_Directions_:
Each record is to be transcribed in full and exactly.

++++

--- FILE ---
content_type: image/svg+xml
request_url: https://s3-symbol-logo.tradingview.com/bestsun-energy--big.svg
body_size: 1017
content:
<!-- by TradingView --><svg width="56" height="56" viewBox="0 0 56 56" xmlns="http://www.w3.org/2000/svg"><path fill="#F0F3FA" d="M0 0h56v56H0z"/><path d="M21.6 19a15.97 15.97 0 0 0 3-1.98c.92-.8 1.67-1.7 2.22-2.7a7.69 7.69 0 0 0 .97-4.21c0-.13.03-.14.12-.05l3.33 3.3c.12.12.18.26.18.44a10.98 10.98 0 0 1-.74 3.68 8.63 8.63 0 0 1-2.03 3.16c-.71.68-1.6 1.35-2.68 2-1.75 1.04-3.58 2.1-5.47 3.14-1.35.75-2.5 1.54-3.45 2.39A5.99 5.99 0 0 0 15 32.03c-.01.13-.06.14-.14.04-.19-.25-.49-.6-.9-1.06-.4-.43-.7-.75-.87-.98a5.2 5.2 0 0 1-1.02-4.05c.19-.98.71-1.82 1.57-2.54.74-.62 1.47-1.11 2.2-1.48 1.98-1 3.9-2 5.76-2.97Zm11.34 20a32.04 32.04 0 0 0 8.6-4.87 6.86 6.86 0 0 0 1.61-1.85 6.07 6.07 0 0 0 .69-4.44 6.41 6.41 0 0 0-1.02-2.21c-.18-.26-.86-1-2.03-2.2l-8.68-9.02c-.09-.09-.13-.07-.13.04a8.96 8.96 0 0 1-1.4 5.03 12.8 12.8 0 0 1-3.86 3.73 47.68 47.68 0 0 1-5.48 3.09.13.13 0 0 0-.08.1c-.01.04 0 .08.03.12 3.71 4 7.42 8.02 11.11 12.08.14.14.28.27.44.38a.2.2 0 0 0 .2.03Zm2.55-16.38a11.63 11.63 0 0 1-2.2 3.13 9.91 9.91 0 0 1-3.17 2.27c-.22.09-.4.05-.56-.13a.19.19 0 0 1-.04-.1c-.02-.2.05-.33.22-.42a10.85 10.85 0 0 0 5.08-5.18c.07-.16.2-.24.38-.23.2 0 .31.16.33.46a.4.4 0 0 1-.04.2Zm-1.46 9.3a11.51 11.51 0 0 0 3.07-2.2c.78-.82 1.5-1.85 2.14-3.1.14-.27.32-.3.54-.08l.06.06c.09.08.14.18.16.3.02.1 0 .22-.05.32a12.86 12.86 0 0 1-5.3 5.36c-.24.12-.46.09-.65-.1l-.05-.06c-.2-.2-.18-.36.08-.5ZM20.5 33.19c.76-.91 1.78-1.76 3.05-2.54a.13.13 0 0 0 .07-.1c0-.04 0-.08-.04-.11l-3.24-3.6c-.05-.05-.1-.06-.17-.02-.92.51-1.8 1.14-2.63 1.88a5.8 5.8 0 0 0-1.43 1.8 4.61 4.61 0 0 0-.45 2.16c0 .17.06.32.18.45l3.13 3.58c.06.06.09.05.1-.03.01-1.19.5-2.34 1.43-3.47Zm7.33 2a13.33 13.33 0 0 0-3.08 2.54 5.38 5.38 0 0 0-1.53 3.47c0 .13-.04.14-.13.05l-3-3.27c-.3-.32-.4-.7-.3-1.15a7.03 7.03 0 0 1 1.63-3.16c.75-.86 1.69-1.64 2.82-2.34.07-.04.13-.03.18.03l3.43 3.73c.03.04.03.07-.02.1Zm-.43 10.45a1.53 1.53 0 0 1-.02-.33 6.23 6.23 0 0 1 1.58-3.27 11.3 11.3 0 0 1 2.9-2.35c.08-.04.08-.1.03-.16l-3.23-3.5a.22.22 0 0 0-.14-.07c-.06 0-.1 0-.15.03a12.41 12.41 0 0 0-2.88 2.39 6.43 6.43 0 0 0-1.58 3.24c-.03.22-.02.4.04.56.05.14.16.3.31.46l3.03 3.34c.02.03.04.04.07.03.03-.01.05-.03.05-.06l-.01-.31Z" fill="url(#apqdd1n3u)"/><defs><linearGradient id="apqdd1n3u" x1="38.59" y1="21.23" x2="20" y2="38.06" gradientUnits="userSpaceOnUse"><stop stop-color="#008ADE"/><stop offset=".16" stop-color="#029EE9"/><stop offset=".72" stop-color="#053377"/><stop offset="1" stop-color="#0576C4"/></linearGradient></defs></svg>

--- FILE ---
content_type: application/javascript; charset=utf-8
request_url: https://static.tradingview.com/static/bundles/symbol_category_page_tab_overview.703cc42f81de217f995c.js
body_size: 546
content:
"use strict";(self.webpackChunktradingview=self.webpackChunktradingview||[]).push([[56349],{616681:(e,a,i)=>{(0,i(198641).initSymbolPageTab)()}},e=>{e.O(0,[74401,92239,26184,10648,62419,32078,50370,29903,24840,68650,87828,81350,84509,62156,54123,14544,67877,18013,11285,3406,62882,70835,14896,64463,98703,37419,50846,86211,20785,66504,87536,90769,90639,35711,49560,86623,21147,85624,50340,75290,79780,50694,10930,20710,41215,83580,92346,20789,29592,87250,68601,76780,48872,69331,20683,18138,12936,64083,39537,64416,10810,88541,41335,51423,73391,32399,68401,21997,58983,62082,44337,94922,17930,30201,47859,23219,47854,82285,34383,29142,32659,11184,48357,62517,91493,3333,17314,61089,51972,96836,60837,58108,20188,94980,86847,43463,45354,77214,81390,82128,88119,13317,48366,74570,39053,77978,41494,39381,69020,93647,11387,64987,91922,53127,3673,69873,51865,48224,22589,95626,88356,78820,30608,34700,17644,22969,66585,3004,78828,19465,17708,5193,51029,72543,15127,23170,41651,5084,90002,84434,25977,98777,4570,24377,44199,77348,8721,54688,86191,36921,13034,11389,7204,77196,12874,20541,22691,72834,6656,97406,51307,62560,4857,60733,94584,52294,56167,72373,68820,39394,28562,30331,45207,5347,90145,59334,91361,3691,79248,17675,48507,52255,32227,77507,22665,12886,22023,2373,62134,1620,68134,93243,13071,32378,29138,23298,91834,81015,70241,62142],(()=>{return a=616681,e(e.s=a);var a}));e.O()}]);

++++

_Solution to this problem_:
--- FILE ---
content_type: image/svg+xml
request_url: https://s3-symbol-logo.tradingview.com/bestsun-energy--big.svg
body_size: 1017
content:
<!-- by TradingView --><svg width="56" height="56" viewBox="0 0 56 56" xmlns="http://www.w3.org/2000/svg"><path fill="#F0F3FA" d="M0 0h56v56H0z"/><path d="M21.6 19a15.97 15.97 0 0 0 3-1.98c.92-.8 1.67-1.7 2.22-2.7a7.69 7.69 0 0 0 .97-4.21c0-.13.03-.14.12-.05l3.33 3.3c.12.12.18.26.18.44a10.98 10.98 0 0 1-.74 3.68 8.63 8.63 0 0 1-2.03 3.16c-.71.68-1.6 1.35-2.68 2-1.75 1.04-3.58 2.1-5.47 3.14-1.35.75-2.5 1.54-3.45 2.39A5.99 5.99 0 0 0 15 32.03c-.01.13-.06.14-.14.04-.19-.25-.49-.6-.9-1.06-.4-.43-.7-.75-.87-.98a5.2 5.2 0 0 1-1.02-4.05c.19-.98.71-1.82 1.57-2.54.74-.62 1.47-1.11 2.2-1.48 1.98-1 3.9-2 5.76-2.97Zm11.34 20a32.04 32.04 0 0 0 8.6-4.87 6.86 6.86 0 0 0 1.61-1.85 6.07 6.07 0 0 0 .69-4.44 6.41 6.41 0 0 0-1.02-2.21c-.18-.26-.86-1-2.03-2.2l-8.68-9.02c-.09-.09-.13-.07-.13.04a8.96 8.96 0 0 1-1.4 5.03 12.8 12.8 0 0 1-3.86 3.73 47.68 47.68 0 0 1-5.48 3.09.13.13 0 0 0-.08.1c-.01.04 0 .08.03.12 3.71 4 7.42 8.02 11.11 12.08.14.14.28.27.44.38a.2.2 0 0 0 .2.03Zm2.55-16.38a11.63 11.63 0 0 1-2.2 3.13 9.91 9.91 0 0 1-3.17 2.27c-.22.09-.4.05-.56-.13a.19.19 0 0 1-.04-.1c-.02-.2.05-.33.22-.42a10.85 10.85 0 0 0 5.08-5.18c.07-.16.2-.24.38-.23.2 0 .31.16.33.46a.4.4 0 0 1-.04.2Zm-1.46 9.3a11.51 11.51 0 0 0 3.07-2.2c.78-.82 1.5-1.85 2.14-3.1.14-.27.32-.3.54-.08l.06.06c.09.08.14.18.16.3.02.1 0 .22-.05.32a12.86 12.86 0 0 1-5.3 5.36c-.24.12-.46.09-.65-.1l-.05-.06c-.2-.2-.18-.36.08-.5ZM20.5 33.19c.76-.91 1.78-1.76 3.05-2.54a.13.13 0 0 0 .07-.1c0-.04 0-.08-.04-.11l-3.24-3.6c-.05-.05-.1-.06-.17-.02-.92.51-1.8 1.14-2.63 1.88a5.8 5.8 0 0 0-1.43 1.8 4.61 4.61 0 0 0-.45 2.16c0 .17.06.32.18.45l3.13 3.58c.06.06.09.05.1-.03.01-1.19.5-2.34 1.43-3.47Zm7.33 2a13.33 13.33 0 0 0-3.08 2.54 5.38 5.38 0 0 0-1.53 3.47c0 .13-.04.14-.13.05l-3-3.27c-.3-.32-.4-.7-.3-1.15a7.03 7.03 0 0 1 1.63-3.16c.75-.86 1.69-1.64 2.82-2.34.07-.04.13-.03.18.03l3.43 3.73c.03.04.03.07-.02.1Zm-.43 10.45a1.53 1.53 0 0 1-.02-.33 6.23 6.23 0 0 1 1.58-3.27 11.3 11.3 0 0 1 2.9-2.35c.08-.04.08-.1.03-.16l-3.23-3.5a.22.22 0 0 0-.14-.07c-.06 0-.1 0-.15.03a12.41 12.41 0 0 0-2.88 2.39 6.43 6.43 0 0 0-1.58 3.24c-.03.22-.02.4.04.56.05.14.16.3.31.46l3.03 3.34c.02.03.04.04.07.03.03-.01.05-.03.05-.06l-.01-.31Z" fill="url(#apqdd1n3u)"/><defs><linearGradient id="apqdd1n3u" x1="38.59" y1="21.23" x2="20" y2="38.06" gradientUnits="userSpaceOnUse"><stop stop-color="#008ADE"/><stop offset=".16" stop-color="#029EE9"/><stop offset=".72" stop-color="#053377"/><stop offset="1" stop-color="#0576C4"/></linearGradient></defs></svg>

--- FILE ---
content_type: application/javascript; charset=utf-8
request_url: https://static.tradingview.com/static/bundles/symbol_category_page_tab_overview.703cc42f81de217f995c.js
body_size: 546
content:
"use strict";(self.webpackChunktradingview=self.webpackChunktradingview||[]).push([[56349],{616681:(e,a,i)=>{(0,i(198641).initSymbolPageTab)()}},e=>{e.O(0,[74401,92239,26184,10648,62419,32078,50370,29903,24840,68650,87828,81350,84509,62156,54123,14544,67877,18013,11285,3406,62882,70835,14896,64463,98703,37419,50846,86211,20785,66504,87536,90769,90639,35711,49560,86623,21147,85624,50340,75290,79780,50694,10930,20710,41215,83580,92346,20789,29592,87250,68601,76780,48872,69331,20683,18138,12936,64083,39537,64416,10810,88541,41335,51423,73391,32399,68401,21997,58983,62082,44337,94922,17930,30201,47859,23219,47854,82285,34383,29142,32659,11184,48357,62517,91493,3333,17314,61089,51972,96836,60837,58108,20188,94980,86847,43463,45354,77214,81390,82128,88119,13317,48366,74570,39053,77978,41494,39381,69020,93647,11387,64987,91922,53127,3673,69873,51865,48224,22589,95626,88356,78820,30608,34700,17644,22969,66585,3004,78828,19465,17708,5193,51029,72543,15127,23170,41651,5084,90002,84434,25977,98777,4570,24377,44199,77348,8721,54688,86191,36921,13034,11389,7204,77196,12874,20541,22691,72834,6656,97406,51307,62560,4857,60733,94584,52294,56167,72373,68820,39394,28562,30331,45207,5347,90145,59334,91361,3691,79248,17675,48507,52255,32227,77507,22665,12886,22023,2373,62134,1620,68134,93243,13071,32378,29138,23298,91834,81015,70241,62142],(()=>{return a=616681,e(e.s=a);var a}));e.O()}]);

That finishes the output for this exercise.